Local–Global Attentive Adaptation for Object Detection
Introduction
Object detection is a fundamental research field in computer vision. It aims to locate and identify the interested regions in an image simultaneously. With the rapid development of deep learning in recent years (Schmidhuber, 2015), deep learning-based object detection has made a significant breakthrough and becomes the mainstream method, such as Fast RCNN (Girshick, 2015), Faster RCNN (Ren et al., 2015), RetinaNet (Lin et al., 2017), Cascaded R-CNN (Cai and Vasconcelos, 2018), SSD (Liu et al., 2016), YOLO (Redmon et al., 2016) and memory-based detector (Li et al., 2017a), etc. The deep network training has a great challenge, i.e., it requires large amounts of labeled training data. Hence, a lot of manpower and financial resources will be wasted. Another drawback of deep networks is that it assumes the training data and the test data follow the same distribution – a rarely real condition since the source domain data and the target domain data are actually collected in different environments (refer to Fig. 1).
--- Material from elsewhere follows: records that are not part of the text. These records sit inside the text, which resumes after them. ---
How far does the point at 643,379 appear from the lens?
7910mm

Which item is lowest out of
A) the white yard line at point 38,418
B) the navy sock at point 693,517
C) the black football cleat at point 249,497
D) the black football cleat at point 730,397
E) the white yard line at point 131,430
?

To this end, numerous unsupervised domain adaption (UDA) methods have been proposed to address the challenges involved above. The goal of UDA is to train a model based on the labeled source dataset, which can be generalized and applied to another related but unlabeled target dataset with different distributions. As for object detection situation, the problem is more intractable as it not only needs to identify but also requires to locate multiple objects in an image. Recently, many domain adaptive methods for object detection are proposed based on the adversarial paradigm (Chen et al., 2018, Wang et al., 2019b, Zhang et al., 2019a, Xu et al., 2020). These approaches force the feature extractor to extract the domain invariant features which cannot be distinguished by a domain discriminator. For instance, the method in Chen et al. (2018) and Xu et al. (2020) tries to align the features between the source and target domains at both global-level and instance-level features. Wang et al. (2019b) and Zhang et al. (2019a) use CycleGAN (Zhu et al., 2017) to force the alignment of the distribution between the two domains at the pixel and feature levels. Although these methods can reduce the distance between the two domains to a certain extent, straightforward feature matching may derivatives some domain deviation problems, because not all source data can be used for feature matching to transfer domain knowledge. Consequently, this kind of feature matching may only work well for two domains with a small gap. When the discrepancy of the distribution between domains becomes large, naively matching all features and images between domains will cause the notorious phenomena ‘negative transfer’.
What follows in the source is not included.